Task list -
1. In the interview about the vampire comic, which event hit Human Daniel hard?
2. Copy word for word the part of the interview about the vampire comic starting at "DANIEL - aesthetic" and ending at "up possess Christine.".

Reading text -
Yes and no, though I always enjoyed how much it seemed to throw people off. The beginning was actually something of a challenge for me because I wanted to make Daniel’s past all normal and non-threatening like that (while also trying to avoid having him be completely cringey and unlikable, ha), but was also worried it would come off so typical that people wouldn’t keep reading. So, I decided to make his past just a single chapter for that reason and hoped the big mystery that happened in it (Daniel’s sudden disappearance) would make most readers still want to see what happens next while also getting to the creepy stuff that the comic is made up of sooner.  At the same time, I always wondered if I should’ve put in more about his past in the first chapter(s) or even later on just to make readers care about that happier version of Daniel and Christine even more, but, well, luckily I’ve received few complaints about that over the years.

Aside from wanting to reflect the aesthetic of old movies you loved, is there another reason for why you thought Daniel and everything that happens worked in the 1930s?

 Again, it really helped all those roles fall into place. What made it work especially was the tension between classes at the time, and how men saw themselves as failures if they couldn’t work and properly take care of their loved ones. I wanted Human Daniel to be a struggling, shy every-man, and him being hit hard by the stock market crash just worked. He couldn’t stop seeing himself as “lowly”. Meanwhile, Christine is a more confident, self-sufficient person who does alright on her own despite everything, and kind of kept Daniel balanced and pushing forward. Then…there’s the character of Wayne.

I will avoid saying too much about him to avoid spoiling the comic, but he not only represents the pompous upper class that looked down on others, a WHOLE OTHER side, as well. Even when Daniel becomes a vampire and things get more horror-oriented, all that stuff still kind of remains in the comic. And yes, the aesthetic is just cool and fitting, haha. I see surprisingly few vampire stories that use that sort of setting.

DANIEL - aesthetic

Well, that makes logical sense. I’m glad you were able to pull it off in your story so naturally without it being glaringly obvious to the point of possibly being groan worthy. You just let all the historical context speak for itself. With that context, is that why Daniel contacts Vampirism and has a 180 personality change? In many respects, he becomes an amplified version of Wayne. The way it impacts his relationship with Christine especially. It’s a tragedy, but not in the “Oh, woe is me! I cannot love you anymore!” kind of way. Daniel wants to straight up possess Christine.

Thanks a lot! Yeah, it was meant to be a relatively apparent theme, but not one I particularly wanted to hammer in the whole time, haha.

Yes, after becoming a vampire, Daniel became more domineering (and way beyond that, in time) and possessive like Wayne, which Christine hated and feared from the beginning. I wanted everyone to meet that kind, good Daniel first because I think having to lose a wonderful loved one like that and then dealing with this monster with their face is both sad and very scary to me.

So, it is meant to be tragic as much as terrifying. Daniel is tragedy, clearly for the reasons you stated.

Tragic horror was absolutely what I was aiming for.

And that tragedy comes with a lot of dark things that happen to Christine and her family. I started reading Daniel during the “Nightmare” chapter. It HORRIFIED me in a way horror media hadn’t done in a long time. I remember you even putting a warning on the comic. Did you know at the start you were going to go dark? Did you think about how dark you wanted to go and have any concerns about going too far?

Records supplied -

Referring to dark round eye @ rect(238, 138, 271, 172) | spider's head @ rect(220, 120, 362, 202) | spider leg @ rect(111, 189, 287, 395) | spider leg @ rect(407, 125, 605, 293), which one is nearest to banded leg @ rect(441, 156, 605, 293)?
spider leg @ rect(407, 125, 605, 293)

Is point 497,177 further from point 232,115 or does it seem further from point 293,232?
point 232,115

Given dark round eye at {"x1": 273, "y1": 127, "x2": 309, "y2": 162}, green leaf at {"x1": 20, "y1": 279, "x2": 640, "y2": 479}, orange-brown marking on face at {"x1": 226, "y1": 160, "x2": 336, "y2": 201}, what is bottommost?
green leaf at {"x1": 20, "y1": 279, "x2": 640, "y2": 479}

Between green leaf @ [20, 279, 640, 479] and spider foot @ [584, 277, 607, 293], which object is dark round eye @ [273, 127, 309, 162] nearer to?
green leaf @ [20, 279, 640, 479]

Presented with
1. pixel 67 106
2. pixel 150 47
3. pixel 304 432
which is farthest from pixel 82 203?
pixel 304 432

...

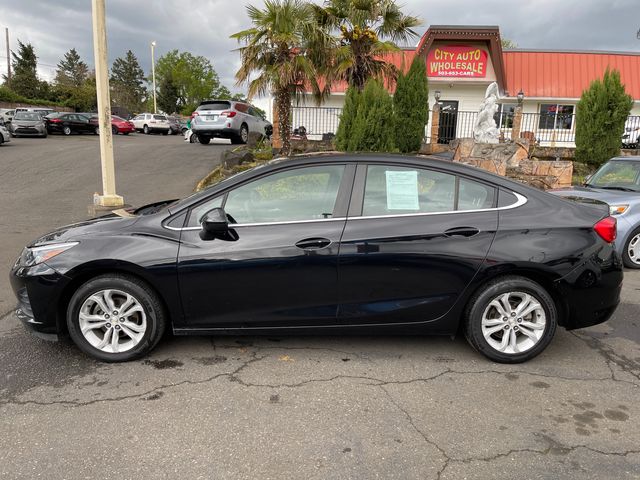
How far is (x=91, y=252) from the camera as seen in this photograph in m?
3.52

==

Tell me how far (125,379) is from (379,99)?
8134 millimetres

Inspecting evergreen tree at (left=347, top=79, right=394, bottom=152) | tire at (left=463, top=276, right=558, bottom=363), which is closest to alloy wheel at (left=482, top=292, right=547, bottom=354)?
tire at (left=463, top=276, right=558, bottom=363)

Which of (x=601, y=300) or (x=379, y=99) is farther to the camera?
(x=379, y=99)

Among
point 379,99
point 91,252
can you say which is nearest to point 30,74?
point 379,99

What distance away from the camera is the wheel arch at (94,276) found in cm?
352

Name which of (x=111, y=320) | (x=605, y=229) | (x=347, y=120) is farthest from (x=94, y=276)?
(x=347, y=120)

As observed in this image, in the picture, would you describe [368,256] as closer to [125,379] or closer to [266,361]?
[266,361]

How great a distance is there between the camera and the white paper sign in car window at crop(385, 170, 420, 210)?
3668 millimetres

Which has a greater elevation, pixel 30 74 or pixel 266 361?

Responses by task -
1. The stock market crash.

2.
DANIEL - aesthetic

Well, that makes logical sense. I’m glad you were able to pull it off in your story so naturally without it being glaringly obvious to the point of possibly being groan worthy. You just let all the historical context speak for itself. With that context, is that why Daniel contacts Vampirism and has a 180 personality change? In many respects, he becomes an amplified version of Wayne. The way it impacts his relationship with Christine especially. It’s a tragedy, but not in the “Oh, woe is me! I cannot love you anymore!” kind of way. Daniel wants to straight up possess Christine.